• Task to carry out
Copy out the entries starting with the line containing "How far is bbox=[3, 23, 265, 180]: crowd" and continuing through the end of the entries, replacing "farthest" with "furthest" and leaving everything else unchanged.

• Records supplied
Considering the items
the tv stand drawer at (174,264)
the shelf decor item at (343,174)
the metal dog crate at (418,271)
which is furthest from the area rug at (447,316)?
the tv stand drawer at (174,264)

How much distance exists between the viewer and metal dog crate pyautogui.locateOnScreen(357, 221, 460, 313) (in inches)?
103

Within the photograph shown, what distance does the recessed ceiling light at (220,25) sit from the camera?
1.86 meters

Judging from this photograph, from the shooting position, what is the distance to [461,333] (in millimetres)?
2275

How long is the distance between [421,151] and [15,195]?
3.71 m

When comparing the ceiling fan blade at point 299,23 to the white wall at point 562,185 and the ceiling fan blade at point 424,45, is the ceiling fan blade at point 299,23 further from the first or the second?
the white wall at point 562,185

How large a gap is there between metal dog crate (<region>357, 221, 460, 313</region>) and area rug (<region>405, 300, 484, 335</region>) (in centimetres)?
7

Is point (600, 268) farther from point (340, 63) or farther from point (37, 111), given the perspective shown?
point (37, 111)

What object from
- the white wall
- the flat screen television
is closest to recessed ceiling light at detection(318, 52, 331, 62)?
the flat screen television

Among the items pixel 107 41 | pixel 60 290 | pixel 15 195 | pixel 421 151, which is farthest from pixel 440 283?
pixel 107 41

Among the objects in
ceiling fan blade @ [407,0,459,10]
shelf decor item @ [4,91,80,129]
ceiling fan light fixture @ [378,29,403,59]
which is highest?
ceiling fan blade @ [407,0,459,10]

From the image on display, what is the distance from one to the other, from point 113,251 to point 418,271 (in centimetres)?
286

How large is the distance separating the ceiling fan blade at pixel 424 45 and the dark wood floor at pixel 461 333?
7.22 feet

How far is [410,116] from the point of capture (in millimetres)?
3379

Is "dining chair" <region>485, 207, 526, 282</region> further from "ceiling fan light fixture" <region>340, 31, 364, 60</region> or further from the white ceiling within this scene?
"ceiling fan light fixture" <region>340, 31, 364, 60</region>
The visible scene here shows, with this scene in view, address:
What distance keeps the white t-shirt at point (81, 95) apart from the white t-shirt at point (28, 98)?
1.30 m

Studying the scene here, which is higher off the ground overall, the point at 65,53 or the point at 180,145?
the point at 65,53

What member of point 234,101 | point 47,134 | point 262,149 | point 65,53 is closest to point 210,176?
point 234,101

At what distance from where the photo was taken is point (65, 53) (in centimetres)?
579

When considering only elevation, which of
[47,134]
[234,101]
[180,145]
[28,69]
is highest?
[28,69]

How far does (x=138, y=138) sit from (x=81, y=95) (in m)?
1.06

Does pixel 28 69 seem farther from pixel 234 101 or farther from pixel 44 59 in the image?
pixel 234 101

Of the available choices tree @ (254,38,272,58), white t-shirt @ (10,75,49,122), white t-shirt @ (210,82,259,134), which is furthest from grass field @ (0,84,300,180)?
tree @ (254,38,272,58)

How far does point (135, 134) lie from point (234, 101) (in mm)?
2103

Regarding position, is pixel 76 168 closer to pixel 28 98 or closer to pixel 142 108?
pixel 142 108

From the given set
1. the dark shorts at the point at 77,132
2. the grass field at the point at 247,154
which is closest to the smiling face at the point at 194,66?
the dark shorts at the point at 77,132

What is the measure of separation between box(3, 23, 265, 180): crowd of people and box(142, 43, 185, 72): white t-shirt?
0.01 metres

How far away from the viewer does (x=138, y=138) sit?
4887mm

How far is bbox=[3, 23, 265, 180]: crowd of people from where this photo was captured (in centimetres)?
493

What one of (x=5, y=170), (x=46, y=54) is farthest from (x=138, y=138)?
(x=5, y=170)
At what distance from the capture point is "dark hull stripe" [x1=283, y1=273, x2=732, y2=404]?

• Solution to this problem
How far is bbox=[3, 23, 265, 180]: crowd of people from where this photo was captured (in centimetres)?
493

What one of (x=5, y=170), (x=46, y=54) is furthest from (x=138, y=138)?
(x=5, y=170)
At what distance from the capture point is "dark hull stripe" [x1=283, y1=273, x2=732, y2=404]?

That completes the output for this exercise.